— TASK GOAL —
Copy every record below word for word, leaving out the pictures.

----

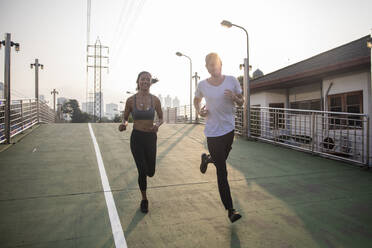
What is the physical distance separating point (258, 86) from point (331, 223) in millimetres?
14365

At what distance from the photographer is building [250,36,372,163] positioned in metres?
9.84

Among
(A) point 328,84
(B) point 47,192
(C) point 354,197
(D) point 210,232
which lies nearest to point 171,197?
(D) point 210,232

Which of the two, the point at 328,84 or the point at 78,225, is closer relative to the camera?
Answer: the point at 78,225

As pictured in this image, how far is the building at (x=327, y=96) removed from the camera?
9.84 m

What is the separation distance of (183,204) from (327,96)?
11865 millimetres

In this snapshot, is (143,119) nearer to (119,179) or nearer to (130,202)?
(130,202)

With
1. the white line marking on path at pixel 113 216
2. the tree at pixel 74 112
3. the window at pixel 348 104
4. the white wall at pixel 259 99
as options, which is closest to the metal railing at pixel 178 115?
the white wall at pixel 259 99

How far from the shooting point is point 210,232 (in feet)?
9.68

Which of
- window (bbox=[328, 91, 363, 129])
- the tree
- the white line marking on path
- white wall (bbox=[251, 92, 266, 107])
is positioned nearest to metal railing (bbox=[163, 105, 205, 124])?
white wall (bbox=[251, 92, 266, 107])

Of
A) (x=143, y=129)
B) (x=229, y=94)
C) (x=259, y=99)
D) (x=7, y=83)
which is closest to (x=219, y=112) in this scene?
(x=229, y=94)

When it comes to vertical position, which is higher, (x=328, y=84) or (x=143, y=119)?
(x=328, y=84)

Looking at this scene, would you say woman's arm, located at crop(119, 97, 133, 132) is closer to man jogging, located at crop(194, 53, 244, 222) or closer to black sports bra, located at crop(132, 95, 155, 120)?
black sports bra, located at crop(132, 95, 155, 120)

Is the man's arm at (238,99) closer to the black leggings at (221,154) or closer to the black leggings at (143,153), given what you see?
the black leggings at (221,154)

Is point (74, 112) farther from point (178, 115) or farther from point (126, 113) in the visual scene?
point (126, 113)
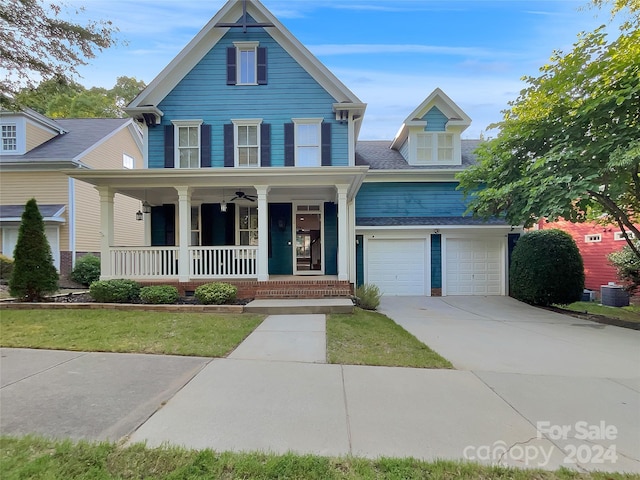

----

— SOLUTION —
What is the physical distance separating point (258, 86) from point (331, 223) in millimetres?
14365

At what distance from the photographer is building [250,36,372,163] positioned in metres?
9.84

Among
(A) point 328,84
(B) point 47,192
(C) point 354,197
(D) point 210,232
which lies nearest to point 171,197?
(D) point 210,232

Which of the two, the point at 328,84 or the point at 78,225, is closer relative to the camera?
Answer: the point at 78,225

As pictured in this image, how far is the building at (x=327, y=96) removed from the camera?
9.84 m

What is the separation distance of (183,204) from (327,96)?
11865 millimetres

In this snapshot, is (143,119) nearer to (119,179) or nearer to (130,202)?
(130,202)

With
1. the white line marking on path at pixel 113 216
2. the tree at pixel 74 112
3. the window at pixel 348 104
4. the white wall at pixel 259 99
as options, which is closest to the metal railing at pixel 178 115?
the white wall at pixel 259 99

How far from the shooting point is point 210,232 (in feet)?
9.68

Which of
- window (bbox=[328, 91, 363, 129])
- the tree
- the white line marking on path
- white wall (bbox=[251, 92, 266, 107])
is positioned nearest to metal railing (bbox=[163, 105, 205, 124])?
white wall (bbox=[251, 92, 266, 107])

Of
A) (x=143, y=129)
B) (x=229, y=94)
C) (x=259, y=99)
D) (x=7, y=83)
which is closest to (x=219, y=112) in this scene?
(x=229, y=94)

When it comes to vertical position, which is higher, (x=328, y=84) or (x=143, y=119)?
(x=328, y=84)

Looking at this scene, would you say woman's arm, located at crop(119, 97, 133, 132) is closer to man jogging, located at crop(194, 53, 244, 222) or closer to black sports bra, located at crop(132, 95, 155, 120)?
black sports bra, located at crop(132, 95, 155, 120)

Is the man's arm at (238,99) closer to the black leggings at (221,154) or closer to the black leggings at (143,153), given what you see?
the black leggings at (221,154)

Is point (74, 112) farther from point (178, 115) or farther from point (126, 113) in the visual scene?
point (126, 113)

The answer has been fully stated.